[Dataset items]
++++++++++

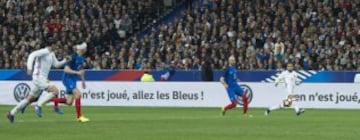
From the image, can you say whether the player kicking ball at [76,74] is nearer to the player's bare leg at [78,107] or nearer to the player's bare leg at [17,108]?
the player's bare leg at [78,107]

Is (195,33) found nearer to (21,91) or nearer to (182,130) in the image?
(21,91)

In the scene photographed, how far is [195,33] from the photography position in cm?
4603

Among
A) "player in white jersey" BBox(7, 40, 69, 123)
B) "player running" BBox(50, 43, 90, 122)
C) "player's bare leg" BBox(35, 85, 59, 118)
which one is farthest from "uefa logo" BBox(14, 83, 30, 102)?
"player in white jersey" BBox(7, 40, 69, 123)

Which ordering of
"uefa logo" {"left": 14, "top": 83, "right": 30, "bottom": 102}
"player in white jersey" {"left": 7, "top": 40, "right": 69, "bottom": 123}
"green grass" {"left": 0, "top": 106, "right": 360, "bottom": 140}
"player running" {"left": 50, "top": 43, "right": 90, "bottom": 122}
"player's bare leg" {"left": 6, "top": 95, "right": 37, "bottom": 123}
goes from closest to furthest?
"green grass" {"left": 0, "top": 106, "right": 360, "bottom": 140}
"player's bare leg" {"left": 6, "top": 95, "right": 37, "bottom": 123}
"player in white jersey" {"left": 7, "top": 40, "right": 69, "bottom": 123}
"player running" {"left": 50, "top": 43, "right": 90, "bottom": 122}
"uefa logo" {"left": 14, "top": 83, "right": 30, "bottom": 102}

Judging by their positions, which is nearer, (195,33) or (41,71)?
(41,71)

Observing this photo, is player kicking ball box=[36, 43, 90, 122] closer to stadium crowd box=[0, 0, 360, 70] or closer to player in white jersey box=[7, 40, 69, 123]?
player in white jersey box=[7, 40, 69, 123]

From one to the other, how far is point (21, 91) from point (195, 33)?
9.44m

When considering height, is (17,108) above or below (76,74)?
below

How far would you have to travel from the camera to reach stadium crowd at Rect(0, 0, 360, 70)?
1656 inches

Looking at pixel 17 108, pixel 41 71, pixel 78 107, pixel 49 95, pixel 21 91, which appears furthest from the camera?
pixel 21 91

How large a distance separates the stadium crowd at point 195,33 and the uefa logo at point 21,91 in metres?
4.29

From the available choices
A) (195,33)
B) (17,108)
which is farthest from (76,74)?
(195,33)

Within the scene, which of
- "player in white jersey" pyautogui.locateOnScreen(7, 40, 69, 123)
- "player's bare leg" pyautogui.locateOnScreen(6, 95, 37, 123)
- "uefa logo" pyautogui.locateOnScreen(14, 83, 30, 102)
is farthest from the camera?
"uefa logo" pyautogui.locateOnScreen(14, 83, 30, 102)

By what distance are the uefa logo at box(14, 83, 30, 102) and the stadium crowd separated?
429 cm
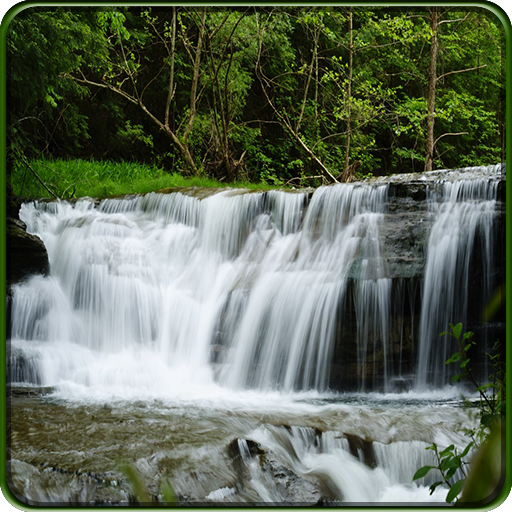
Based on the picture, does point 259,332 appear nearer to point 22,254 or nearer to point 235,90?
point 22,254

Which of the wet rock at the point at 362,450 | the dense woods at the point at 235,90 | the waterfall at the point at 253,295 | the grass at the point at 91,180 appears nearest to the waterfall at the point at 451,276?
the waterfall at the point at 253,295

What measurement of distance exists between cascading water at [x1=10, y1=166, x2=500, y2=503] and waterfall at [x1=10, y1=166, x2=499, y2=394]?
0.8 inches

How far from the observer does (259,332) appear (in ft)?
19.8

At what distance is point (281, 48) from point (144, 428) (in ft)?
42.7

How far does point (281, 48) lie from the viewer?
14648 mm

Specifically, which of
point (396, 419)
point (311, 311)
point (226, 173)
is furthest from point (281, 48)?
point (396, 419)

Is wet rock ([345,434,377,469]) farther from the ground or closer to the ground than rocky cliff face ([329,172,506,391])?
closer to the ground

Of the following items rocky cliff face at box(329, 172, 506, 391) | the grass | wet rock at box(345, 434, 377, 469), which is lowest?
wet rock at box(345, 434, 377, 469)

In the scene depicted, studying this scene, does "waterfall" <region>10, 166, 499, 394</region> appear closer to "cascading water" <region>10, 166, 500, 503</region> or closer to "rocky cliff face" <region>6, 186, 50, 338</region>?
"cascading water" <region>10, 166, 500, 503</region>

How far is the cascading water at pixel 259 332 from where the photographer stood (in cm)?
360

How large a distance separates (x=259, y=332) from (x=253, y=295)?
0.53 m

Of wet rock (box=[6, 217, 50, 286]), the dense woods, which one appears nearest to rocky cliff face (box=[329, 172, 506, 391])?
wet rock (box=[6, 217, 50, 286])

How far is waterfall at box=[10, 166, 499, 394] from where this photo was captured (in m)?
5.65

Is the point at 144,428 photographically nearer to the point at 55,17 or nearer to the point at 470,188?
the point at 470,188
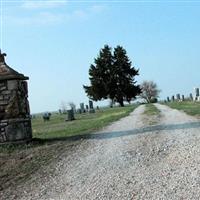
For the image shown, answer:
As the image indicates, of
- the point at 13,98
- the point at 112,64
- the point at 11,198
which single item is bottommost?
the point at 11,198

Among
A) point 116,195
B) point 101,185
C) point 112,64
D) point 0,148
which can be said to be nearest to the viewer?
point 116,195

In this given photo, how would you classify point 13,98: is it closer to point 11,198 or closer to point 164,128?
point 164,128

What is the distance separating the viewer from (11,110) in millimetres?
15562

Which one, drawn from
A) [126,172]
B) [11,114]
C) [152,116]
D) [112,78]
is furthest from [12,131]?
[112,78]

++++++++++

Your output should consist solely of the lines from the line containing "In the scene depicted, studying" through the last line of the entries, verbatim, minus any pictures.

In the scene depicted, studying this scene, does "waterfall" <region>10, 166, 499, 394</region> appear closer to "cascading water" <region>10, 166, 500, 503</region> or closer to "rocky cliff face" <region>6, 186, 50, 338</region>?
"cascading water" <region>10, 166, 500, 503</region>

How far is the cascading water at pixel 259 332 from where the photographer stood (in cm)?
360

How large a distance separates (x=259, y=332) from (x=253, y=295)?
0.53 m

Of wet rock (box=[6, 217, 50, 286]), the dense woods, which one appears nearest to rocky cliff face (box=[329, 172, 506, 391])?
wet rock (box=[6, 217, 50, 286])

How far is waterfall at box=[10, 166, 499, 394] from where this photo was captured (in m)?
5.65

Is the point at 144,428 photographically nearer to the point at 55,17 or nearer to the point at 470,188?
the point at 470,188
For the image shown, answer:
As the image indicates, of
- the point at 13,98
- the point at 112,64
- the point at 11,198
which single item is bottommost?
the point at 11,198

Among
A) point 116,195
B) point 101,185
C) point 112,64
D) point 0,148
which can be said to be nearest to the viewer?
point 116,195

In this given photo, how would you classify point 13,98: is it closer to point 11,198 or closer to point 164,128?
point 164,128

What is the distance separating the viewer from (11,110) in millimetres?
15562

Which one, drawn from
A) [126,172]
B) [11,114]
C) [152,116]
D) [112,78]
is furthest from [12,131]?
[112,78]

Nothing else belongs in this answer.